• _TRECHO DA PÁGINA_:
━━━━

Atrás dessa riqueza e movidas pelos interesses da Coroa, organizaram-se
as primeiras expedições que entrariam no dito território em busca de
confirmação do propalado mito da abundancia de riquezas. Um movimento
territorial que, em tempos anteriores, sobretudo no auge da mineração,
então impedido por força da própria Coroa. Por força desse impedimento
poucas eram as noticias de viajantes sobre essa localidade, a exemplo
dos relatos de Sebastião Fernandes Tourinho, [26] que em 1572 teve a
oportunidade de explorar o rio Doce, o Coraceci e o Manhuaçu. No
entanto, nos séculos seguintes à descoberta do ouro, a exploração desses
rios foram proibidas por atos Régios, que prescrevia punições severas a
quem se estabelecesse na região ou se aventurasse a fazer a navegação.
Somente através das chamadas entradas [27] que vinham das Capitanias de
São Vicente, Porto seguro e Espírito Santo, que se deu o primeiro passo
com vista a colonização da região.

━━━━

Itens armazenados
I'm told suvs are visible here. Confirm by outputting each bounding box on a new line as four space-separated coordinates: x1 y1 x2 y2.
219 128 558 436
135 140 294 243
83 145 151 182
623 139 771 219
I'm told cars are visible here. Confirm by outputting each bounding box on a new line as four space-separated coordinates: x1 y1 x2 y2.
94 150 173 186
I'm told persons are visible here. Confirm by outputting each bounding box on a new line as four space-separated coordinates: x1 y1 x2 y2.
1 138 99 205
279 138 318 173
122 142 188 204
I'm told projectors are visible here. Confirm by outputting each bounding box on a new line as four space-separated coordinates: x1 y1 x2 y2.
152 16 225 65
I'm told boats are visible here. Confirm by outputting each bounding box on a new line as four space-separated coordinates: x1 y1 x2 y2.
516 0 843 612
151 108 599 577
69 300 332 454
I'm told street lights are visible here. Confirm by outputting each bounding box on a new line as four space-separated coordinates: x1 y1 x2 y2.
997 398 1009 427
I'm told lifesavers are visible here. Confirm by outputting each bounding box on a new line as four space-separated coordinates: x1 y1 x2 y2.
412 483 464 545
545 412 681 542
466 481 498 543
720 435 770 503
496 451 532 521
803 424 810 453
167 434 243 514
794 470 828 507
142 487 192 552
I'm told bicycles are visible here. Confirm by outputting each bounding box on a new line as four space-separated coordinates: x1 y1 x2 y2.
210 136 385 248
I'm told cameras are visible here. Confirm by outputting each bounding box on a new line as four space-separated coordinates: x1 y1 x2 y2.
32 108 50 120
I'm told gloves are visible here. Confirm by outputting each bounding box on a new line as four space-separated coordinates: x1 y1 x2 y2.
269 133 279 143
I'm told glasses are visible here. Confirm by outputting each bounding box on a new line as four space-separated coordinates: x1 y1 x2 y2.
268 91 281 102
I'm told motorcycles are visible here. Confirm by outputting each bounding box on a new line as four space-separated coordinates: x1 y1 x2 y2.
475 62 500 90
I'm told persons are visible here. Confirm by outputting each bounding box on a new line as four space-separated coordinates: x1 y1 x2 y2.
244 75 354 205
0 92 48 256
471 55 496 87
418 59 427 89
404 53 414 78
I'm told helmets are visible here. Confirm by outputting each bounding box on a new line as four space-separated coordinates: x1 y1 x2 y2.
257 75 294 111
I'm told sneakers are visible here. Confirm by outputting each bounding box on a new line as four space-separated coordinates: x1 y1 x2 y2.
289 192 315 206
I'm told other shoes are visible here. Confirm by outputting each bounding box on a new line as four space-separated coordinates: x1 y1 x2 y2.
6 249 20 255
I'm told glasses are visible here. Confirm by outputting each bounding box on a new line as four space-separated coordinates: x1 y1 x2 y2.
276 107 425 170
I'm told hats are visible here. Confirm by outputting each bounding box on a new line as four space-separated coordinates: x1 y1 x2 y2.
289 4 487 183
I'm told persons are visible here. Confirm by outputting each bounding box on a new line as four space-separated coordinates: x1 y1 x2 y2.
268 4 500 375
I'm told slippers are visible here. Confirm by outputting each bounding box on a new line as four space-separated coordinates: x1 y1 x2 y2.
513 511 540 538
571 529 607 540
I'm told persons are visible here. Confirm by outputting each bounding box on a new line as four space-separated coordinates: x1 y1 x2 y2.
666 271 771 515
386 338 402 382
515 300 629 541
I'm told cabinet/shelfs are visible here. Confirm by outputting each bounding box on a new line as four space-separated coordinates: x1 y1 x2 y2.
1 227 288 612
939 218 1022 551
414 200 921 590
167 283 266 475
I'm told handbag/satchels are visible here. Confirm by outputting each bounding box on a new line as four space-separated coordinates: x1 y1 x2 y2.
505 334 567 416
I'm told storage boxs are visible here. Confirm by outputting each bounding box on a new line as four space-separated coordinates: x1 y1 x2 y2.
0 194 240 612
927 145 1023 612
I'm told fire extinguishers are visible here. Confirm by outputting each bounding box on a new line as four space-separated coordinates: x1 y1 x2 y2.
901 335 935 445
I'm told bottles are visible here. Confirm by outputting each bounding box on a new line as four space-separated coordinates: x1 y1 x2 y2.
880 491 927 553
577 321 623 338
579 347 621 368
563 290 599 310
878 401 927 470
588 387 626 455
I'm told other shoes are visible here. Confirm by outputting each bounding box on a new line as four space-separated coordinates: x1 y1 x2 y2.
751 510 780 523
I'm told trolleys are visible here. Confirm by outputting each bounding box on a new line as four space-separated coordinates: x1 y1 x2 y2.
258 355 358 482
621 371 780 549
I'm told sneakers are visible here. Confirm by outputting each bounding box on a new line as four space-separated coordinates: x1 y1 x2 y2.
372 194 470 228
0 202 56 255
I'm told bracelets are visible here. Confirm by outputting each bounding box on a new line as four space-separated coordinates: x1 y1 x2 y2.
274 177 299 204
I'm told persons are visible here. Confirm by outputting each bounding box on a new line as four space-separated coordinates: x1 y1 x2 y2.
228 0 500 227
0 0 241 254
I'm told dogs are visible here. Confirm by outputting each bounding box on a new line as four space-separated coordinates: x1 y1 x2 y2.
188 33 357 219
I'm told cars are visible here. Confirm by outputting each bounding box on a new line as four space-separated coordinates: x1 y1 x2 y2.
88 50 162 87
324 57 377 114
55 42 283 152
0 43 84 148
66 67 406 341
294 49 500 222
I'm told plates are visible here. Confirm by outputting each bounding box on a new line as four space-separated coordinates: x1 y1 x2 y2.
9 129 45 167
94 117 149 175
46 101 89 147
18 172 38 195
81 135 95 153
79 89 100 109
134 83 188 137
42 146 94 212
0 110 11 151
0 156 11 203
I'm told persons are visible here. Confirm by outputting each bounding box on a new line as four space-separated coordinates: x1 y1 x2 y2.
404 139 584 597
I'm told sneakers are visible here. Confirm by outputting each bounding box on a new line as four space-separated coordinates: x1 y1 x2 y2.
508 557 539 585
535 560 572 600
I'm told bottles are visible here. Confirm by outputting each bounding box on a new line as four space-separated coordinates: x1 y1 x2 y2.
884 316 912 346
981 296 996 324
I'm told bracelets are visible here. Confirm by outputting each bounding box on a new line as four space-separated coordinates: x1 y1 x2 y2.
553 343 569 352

━━━━

• _TAREFA ESCRITA_: Reproduza integralmente o trecho da página acima, que trata das primeiras expedições à região do rio Doce.

• _RESPOSTA AO EXERCÍCIO_:
Atrás dessa riqueza e movidas pelos interesses da Coroa, organizaram-se
as primeiras expedições que entrariam no dito território em busca de
confirmação do propalado mito da abundancia de riquezas. Um movimento
territorial que, em tempos anteriores, sobretudo no auge da mineração,
então impedido por força da própria Coroa. Por força desse impedimento
poucas eram as noticias de viajantes sobre essa localidade, a exemplo
dos relatos de Sebastião Fernandes Tourinho, [26] que em 1572 teve a
oportunidade de explorar o rio Doce, o Coraceci e o Manhuaçu. No
entanto, nos séculos seguintes à descoberta do ouro, a exploração desses
rios foram proibidas por atos Régios, que prescrevia punições severas a
quem se estabelecesse na região ou se aventurasse a fazer a navegação.
Somente através das chamadas entradas [27] que vinham das Capitanias de
São Vicente, Porto seguro e Espírito Santo, que se deu o primeiro passo
com vista a colonização da região.